NEW YORK (Reuters) - Despite the promise of coverage through the U.S. Affordable Care Act (ACA), the number of people applying for non-compliant, short-term health insurance policies was up more than 100 percent in 2014, according to new data available from companies who broker these policies.
This type of health insurance is exactly the kind that the ACA, known commonly as Obamacare, was supposed to upgrade. Short-term plans provide low-cost coverage for major medical events like hospital stays, with high deductibles and out-of-pocket costs, and are subject to denial if applicants have pre-existing conditions. They do not offer the protections of Obamacare for preventive care or maternity coverage, for example.
The government does not count these gap plans as qualifying health insurance, so people who have them are subject to penalties for being uninsured.

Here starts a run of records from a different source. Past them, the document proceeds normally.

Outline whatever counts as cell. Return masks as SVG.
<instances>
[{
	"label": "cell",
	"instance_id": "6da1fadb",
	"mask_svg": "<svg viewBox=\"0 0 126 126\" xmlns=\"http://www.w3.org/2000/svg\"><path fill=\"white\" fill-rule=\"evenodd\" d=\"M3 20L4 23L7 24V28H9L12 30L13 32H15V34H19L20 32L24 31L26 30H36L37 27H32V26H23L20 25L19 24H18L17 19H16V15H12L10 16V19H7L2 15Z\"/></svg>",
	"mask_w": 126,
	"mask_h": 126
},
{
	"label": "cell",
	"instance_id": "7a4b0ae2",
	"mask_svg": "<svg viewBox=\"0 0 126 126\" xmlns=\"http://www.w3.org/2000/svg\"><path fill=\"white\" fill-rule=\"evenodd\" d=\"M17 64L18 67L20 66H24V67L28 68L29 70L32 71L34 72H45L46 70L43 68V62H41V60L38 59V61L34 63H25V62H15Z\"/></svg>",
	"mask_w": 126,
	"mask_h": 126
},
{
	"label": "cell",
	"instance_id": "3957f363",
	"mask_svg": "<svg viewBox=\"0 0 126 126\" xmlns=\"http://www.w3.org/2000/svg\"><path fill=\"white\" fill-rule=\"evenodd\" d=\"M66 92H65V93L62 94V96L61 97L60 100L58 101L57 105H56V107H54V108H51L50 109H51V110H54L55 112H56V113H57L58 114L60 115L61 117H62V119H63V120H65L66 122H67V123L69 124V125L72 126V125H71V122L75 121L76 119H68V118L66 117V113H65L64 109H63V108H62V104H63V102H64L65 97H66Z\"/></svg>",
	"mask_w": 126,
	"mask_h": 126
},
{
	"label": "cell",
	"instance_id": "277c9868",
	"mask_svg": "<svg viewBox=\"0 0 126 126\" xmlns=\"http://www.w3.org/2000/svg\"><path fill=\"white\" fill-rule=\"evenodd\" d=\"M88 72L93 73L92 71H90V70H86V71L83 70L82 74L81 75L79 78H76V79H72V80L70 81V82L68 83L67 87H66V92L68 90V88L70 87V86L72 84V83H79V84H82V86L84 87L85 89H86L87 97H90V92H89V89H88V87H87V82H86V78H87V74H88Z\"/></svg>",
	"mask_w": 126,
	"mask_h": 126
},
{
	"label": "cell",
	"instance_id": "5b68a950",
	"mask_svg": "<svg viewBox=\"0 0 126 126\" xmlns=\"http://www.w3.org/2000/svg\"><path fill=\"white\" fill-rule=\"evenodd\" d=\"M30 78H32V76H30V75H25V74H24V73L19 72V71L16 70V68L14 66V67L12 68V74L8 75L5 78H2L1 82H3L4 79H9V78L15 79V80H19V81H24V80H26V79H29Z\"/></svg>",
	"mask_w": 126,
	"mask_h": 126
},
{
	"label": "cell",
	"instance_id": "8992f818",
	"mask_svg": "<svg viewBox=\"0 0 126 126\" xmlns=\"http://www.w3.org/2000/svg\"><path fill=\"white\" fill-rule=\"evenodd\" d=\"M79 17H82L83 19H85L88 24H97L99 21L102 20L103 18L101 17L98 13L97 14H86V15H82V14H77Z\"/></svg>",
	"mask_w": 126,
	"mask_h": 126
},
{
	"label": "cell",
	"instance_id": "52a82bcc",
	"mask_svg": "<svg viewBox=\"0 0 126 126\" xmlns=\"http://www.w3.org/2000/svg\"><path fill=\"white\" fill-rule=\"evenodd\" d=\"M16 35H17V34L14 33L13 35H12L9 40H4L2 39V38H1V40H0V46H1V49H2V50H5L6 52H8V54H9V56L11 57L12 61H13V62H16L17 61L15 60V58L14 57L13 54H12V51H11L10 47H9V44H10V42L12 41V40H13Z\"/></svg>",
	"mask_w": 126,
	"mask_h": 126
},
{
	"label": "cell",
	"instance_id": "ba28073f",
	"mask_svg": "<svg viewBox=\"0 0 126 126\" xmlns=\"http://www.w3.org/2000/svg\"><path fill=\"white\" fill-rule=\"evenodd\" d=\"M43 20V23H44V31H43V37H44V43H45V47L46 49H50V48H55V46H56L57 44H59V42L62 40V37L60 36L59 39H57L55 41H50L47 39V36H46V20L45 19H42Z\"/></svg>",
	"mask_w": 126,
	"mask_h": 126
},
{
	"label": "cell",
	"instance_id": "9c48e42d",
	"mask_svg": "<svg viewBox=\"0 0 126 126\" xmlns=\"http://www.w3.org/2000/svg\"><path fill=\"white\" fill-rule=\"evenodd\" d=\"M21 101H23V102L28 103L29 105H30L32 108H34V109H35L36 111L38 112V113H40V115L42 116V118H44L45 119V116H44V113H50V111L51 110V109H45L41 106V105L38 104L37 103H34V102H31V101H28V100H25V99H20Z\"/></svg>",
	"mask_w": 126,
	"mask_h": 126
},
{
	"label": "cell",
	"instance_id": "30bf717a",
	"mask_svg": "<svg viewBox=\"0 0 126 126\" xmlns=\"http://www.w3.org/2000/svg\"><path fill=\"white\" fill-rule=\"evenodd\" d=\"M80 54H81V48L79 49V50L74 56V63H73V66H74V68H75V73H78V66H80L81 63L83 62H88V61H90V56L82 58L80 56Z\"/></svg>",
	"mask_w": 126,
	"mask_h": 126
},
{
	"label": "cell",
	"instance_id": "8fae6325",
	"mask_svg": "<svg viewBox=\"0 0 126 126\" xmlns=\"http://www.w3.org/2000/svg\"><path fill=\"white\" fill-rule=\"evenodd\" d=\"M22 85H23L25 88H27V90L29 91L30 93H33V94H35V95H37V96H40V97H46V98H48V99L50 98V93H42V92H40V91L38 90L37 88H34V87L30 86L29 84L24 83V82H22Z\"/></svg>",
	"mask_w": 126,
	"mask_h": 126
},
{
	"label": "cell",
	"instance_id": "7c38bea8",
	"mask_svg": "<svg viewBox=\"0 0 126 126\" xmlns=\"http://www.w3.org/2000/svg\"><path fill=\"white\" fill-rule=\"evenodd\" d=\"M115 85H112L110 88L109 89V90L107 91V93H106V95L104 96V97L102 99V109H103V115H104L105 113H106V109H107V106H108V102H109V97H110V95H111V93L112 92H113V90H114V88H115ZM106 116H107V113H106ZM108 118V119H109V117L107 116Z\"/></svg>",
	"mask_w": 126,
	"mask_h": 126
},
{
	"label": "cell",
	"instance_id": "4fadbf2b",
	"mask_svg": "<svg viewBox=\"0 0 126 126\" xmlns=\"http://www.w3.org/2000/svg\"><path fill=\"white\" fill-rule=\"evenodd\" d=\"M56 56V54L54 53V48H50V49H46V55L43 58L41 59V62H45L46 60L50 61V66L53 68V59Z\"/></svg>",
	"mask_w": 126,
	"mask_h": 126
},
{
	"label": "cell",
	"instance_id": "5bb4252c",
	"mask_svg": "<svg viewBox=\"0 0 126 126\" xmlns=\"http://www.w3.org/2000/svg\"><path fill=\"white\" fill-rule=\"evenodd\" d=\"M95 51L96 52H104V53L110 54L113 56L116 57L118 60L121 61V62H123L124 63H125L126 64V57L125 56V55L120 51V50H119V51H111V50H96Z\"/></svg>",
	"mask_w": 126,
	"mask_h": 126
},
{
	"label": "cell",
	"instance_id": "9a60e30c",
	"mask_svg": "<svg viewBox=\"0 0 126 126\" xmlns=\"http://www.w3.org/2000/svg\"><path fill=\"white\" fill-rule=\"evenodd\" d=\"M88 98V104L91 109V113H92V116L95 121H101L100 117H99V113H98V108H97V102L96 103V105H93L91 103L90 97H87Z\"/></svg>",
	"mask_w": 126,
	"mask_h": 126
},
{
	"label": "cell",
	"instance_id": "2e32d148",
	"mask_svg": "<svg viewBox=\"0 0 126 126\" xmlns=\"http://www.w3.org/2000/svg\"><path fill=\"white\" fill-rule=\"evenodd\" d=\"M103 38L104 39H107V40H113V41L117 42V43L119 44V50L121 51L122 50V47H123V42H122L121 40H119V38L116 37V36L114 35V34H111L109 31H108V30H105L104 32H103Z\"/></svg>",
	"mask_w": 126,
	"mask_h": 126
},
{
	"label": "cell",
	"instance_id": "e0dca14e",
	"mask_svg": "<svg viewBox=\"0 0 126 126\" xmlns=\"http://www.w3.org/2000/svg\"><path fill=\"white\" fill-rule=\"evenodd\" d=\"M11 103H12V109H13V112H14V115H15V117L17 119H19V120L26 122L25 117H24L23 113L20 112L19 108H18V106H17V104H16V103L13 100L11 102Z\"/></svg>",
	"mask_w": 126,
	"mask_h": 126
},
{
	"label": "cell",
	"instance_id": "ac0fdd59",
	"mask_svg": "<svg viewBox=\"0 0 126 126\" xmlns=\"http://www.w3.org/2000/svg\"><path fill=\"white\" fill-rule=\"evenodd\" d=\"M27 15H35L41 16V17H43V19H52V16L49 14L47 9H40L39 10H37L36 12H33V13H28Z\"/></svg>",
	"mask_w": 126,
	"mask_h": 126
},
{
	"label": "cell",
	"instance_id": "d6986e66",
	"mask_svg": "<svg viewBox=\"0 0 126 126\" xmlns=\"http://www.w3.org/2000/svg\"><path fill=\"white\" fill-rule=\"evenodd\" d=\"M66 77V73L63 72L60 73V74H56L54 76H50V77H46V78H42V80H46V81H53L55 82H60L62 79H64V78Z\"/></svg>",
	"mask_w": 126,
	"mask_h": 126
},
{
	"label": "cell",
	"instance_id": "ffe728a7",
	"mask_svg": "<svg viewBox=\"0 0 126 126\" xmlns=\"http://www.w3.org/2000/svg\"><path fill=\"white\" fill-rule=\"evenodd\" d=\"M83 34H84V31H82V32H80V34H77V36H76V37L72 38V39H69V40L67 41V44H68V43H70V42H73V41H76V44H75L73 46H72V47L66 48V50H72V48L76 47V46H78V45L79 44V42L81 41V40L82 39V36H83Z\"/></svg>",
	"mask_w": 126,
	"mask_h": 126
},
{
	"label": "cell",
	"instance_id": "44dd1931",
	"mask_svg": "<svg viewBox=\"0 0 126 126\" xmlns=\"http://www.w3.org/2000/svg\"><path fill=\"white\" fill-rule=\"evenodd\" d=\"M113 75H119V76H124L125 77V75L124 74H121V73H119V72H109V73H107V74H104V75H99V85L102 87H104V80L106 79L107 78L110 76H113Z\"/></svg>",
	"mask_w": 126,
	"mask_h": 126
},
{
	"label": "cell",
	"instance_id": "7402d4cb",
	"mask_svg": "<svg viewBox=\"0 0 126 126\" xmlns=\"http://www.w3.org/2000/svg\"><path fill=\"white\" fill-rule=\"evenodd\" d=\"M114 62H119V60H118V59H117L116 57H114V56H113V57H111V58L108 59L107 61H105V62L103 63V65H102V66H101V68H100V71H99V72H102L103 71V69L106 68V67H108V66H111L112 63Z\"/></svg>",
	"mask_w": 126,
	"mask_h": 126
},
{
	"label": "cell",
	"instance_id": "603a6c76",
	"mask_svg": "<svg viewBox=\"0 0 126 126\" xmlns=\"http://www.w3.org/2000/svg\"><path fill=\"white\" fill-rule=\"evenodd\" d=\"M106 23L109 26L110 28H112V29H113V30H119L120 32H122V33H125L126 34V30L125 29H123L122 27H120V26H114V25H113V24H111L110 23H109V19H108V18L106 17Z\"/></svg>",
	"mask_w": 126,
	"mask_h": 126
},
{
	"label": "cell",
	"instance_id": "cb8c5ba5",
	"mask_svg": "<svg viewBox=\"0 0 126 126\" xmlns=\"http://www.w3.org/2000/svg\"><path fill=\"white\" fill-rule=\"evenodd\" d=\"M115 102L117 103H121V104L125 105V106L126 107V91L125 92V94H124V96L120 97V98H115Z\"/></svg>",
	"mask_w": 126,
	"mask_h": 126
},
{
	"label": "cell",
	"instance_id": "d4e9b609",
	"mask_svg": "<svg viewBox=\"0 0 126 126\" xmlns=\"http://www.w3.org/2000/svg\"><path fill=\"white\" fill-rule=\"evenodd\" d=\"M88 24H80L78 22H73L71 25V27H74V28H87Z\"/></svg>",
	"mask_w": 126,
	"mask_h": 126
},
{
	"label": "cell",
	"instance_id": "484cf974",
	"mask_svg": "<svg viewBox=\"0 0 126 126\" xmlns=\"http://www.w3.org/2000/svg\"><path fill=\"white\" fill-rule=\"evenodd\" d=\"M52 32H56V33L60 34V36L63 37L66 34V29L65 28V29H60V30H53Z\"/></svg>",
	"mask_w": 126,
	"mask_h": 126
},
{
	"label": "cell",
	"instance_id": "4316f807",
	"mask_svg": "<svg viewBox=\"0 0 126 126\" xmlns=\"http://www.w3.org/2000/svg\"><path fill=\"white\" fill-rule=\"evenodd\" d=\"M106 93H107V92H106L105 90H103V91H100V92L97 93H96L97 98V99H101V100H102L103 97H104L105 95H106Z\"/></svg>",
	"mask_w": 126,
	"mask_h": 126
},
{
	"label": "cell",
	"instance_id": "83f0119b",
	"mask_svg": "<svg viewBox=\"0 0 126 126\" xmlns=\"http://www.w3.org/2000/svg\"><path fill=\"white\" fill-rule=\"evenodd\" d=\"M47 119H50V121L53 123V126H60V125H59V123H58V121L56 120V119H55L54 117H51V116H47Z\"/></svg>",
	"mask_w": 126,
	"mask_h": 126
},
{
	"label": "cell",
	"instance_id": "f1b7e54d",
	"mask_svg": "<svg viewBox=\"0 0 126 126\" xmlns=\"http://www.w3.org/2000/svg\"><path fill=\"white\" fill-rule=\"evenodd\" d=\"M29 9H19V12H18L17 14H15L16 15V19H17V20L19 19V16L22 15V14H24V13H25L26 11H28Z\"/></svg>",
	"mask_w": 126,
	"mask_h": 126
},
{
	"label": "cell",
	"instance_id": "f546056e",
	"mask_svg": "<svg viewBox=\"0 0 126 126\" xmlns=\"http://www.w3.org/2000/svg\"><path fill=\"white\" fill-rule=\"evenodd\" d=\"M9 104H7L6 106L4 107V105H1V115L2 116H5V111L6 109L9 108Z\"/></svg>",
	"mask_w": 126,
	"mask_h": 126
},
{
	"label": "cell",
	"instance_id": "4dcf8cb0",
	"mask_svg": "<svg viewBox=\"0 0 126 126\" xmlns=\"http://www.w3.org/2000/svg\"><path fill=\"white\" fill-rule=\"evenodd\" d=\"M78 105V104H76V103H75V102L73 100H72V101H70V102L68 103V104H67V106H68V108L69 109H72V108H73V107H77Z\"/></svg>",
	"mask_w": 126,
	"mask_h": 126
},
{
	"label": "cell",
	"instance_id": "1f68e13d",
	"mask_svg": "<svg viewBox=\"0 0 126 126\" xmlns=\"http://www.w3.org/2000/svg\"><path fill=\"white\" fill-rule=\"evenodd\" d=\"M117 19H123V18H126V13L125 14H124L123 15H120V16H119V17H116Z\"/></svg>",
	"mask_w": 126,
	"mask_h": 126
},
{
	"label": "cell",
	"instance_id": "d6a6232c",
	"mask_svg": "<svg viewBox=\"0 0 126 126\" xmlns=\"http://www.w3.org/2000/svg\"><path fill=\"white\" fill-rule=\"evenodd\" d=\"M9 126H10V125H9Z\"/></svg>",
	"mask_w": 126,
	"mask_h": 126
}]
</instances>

Sign-ups at eHealth Inc to the short-term plans it offers through its website were up to 140,000 in 2014 from 60,000 in 2013, an increase of 134 percent, according to the company.
At another short-term carrier, Agile Health Insurance, a subsidiary of Health Insurance Innovations Inc, new policies were up 100 percent last year over the previous year, and are up again so far in 2015, according to Scott Lingle, the company’s senior vice president of business development.
Accounting for much of the jump are individuals who somehow missed the open enrollment period for an Obamacare plan. More than 11.7 million consumers signed up for Obamacare coverage through Feb. 22, according to the government.
People missed out mostly because of poor communication between consumers, the government and insurance companies, says Nate Purpura, eHealth’s director of PR and Content. Those who missed the opportunity to sign up and did not have a qualifying event now have to wait until the next open enrollment period to try again, so they need an insurance plan to bridge the gap.
Both eHealth and Agile are also seeing new signups from retirees who are looking for a low-cost plan to tide them over until Medicare kicks in at 65. At eHealth, the 55 to 64 age group is now 9 percent of the market.
“If you shop for a 50-year-old on healthcare.gov, it is very expensive,” says Agile’s Lingle. “There are people who have looked at the prices and it makes more sense to buy short term.”
The largest constituency is young, healthy people seeking low-cost catastrophic coverage. Those aged 18 to 34 account for 57 percent of eHealth’s buyers. A typical policy could cost around $100 a month, depending on the state of residency and the features of the plan.
These customers include 19-year-old college student Kelly Thomas-Cutshaw, who had no insurance through family and her school did not offer group coverage. Thomas-Cutshaw did not qualify for a subsidy under the ACA because she did not have enough income, yet she could not get Medicaid in Oklahoma, where she goes to school, because she made too much and was not a permanent resident there.
Over the winter, Thomas-Cutshaw became ill, and now has a medical bill she says will take her four years to pay off. She decided she needed some plan in place in case she fell ill again.
When her short-term plan runs out in the fall, she is prepared to sign up for an ACA-compliant major medical plan.
“I can mostly afford to live, so that’s nice,” Thomas-Cutshaw said, thanks to a summer job she just landed. “It been a ridiculous and frustrating experience. I don’t wish this on other people.”